Not tough enough?

By DAVID SCHARFENBERG  |  April 13, 2011

The administration's long-term play begins with a series of top-level appointments that have won wide acclaim — Richard Licht, the politically savvy former lieutenant governor, as his director of the Department of Administration; the widely respected Janet Coit as head of the Department of Environmental Management; most recently Lisa Holley, to take over the troubled Department of Motor Vehicles.

It continues with policies — the sales tax hike, investment in an underfunded higher education system, a carrot-and-stick approach to cities and towns that have neglected their pension obligations — that the administration believes will pay off down the line.

And it includes a careful courting of the legislature — headlined by the governor himself. Chafee is a regular in the State House cafeteria. He drops in on the legislative leadership from time to time. And he wanders into mundane committee hearings with some frequency. Smith Hill denizens say the administration has been far more accessible and open to ideas than the Carcieri clique that preceded it.

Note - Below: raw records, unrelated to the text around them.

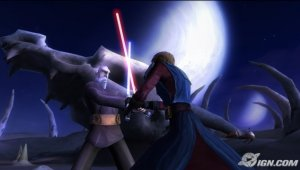 Star Wars The Clone Wars - Duelo de Sables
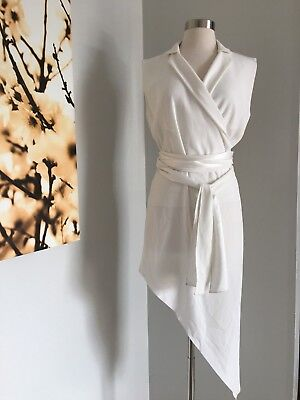 $1795 BAJA EAST WHITE ASYMMETRICAL BELTED SLEEVELESS DRESS SIZE 00 MADE IN USA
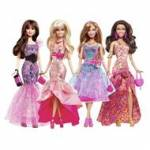 BARBIE FASHIONISTAS DELUXE Y7495
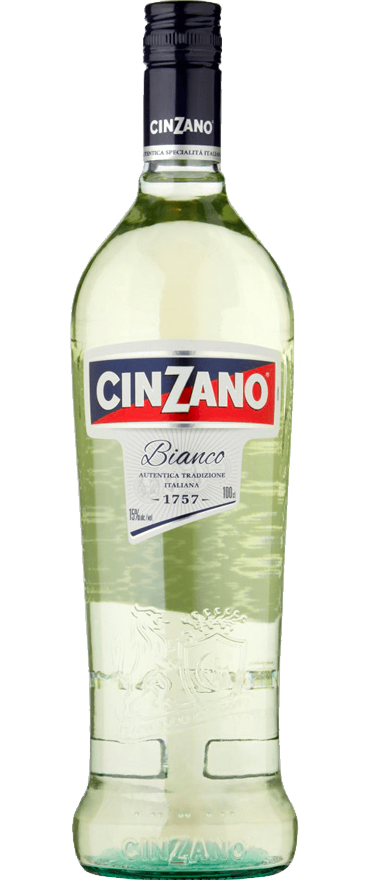 Cinzano Bianco Vermouth 750ml - Wine Central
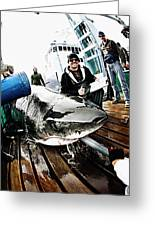 Expedition Great White Crew Conducts Greeting Card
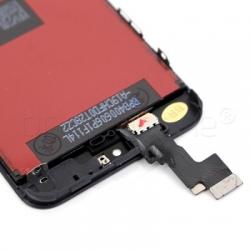Ecran NOIR pour iPhone 5C PREMIER PRIX photo 3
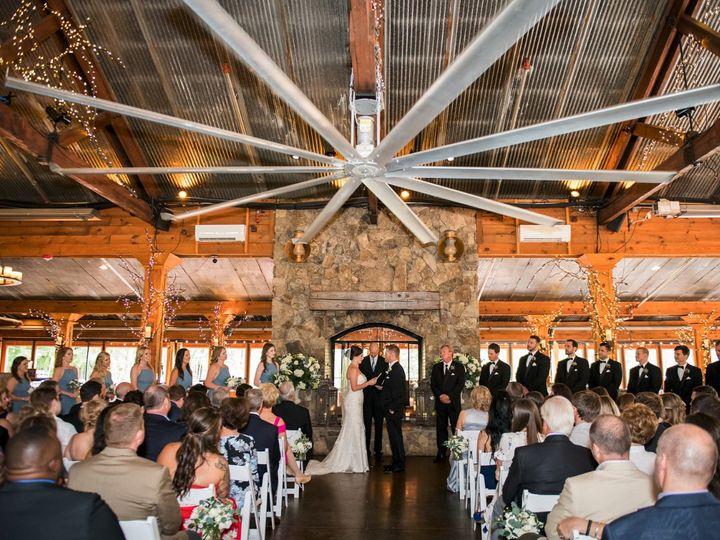 Tmx After 51 1042725 Raleigh, NC wedding venue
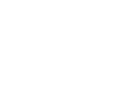 Работа в компании МЕГАПОЛИС в Тюмени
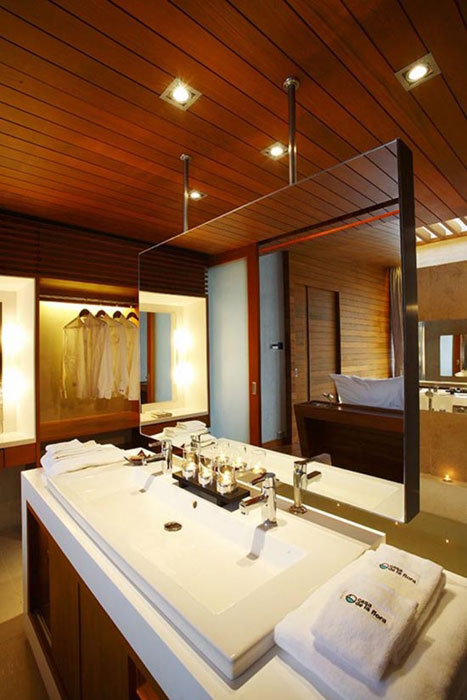 Casa de La Flora Resort (11)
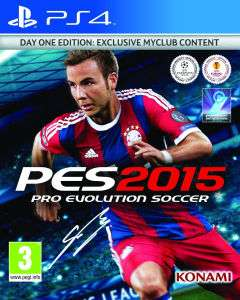 Jeu PES 2015 Day One Edition sur PS4/XBOX One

"I don't think [Chafee] has a sense he's in the ivory tower and everyone else is below," says State Senator Paul Jabour, a Providence Democrat who recently hosted the governor at a bakery in his district.

Whether that good will translates into victories in the frenzied final days of the legislative session is another question.

But the Chafee Administration is clearly hoping that conciliation — with the General Assembly, with organized labor, and even, it argues, with business — will make for good politics over the long haul.

Amid all the confrontation elsewhere, the governor said, "I think we can stand out as a community that tackles our fiscal challenges in a very cohesive, long-reaching way."


THROWING ELBOWS

If that sounds like mere spin, Chafee is quick to point out that some of his more combative counterparts aren't faring all that well at the moment.

Walker, the Wisconsin governor, has better poll numbers than Chafee — 43 percent approve and 53 percent disapprove, at last count. But his negatives have soared since his high-profile clash with public employees. And voters appear to be turning on him.

The GOP lost Walker's old county executive seat. And a conservative state Supreme Court justice, once considered a lock for re-election, appears to have just squeaked by in a contest widely viewed as a referendum on the governor.

Some of Walker's Republican colleagues have it even worse. Ohio Governor John Kasich has an approval rating of just 30 percent. And Florida Governor Rick Scott, polarizing even before his election, is at 35 percent.

But those who would wield the cleaver are not all destined to alienate the voters. Christie, the charismatic New Jersey governor, is doing quite well in the polls. And get-tough Democrats like Cuomo and Brown — cutting costs without the vitriol — are in a strong position.

Here in Providence, Mayor Angel Taveras commissioned a top-to-bottom review of city finances, declared a "Category 5" hurricane, and fired every teacher in the school district to give himself maximum budget flexibility.

He is now, according to the Brown survey, the most popular politician in the state. And the governor inevitably suffers by comparison.

But if Chafee might have profited from a more aggressive approach, it's hard to imagine him actually pursuing such a course. There are the political realities, of course: he won with governorship with strong support from public employee unions.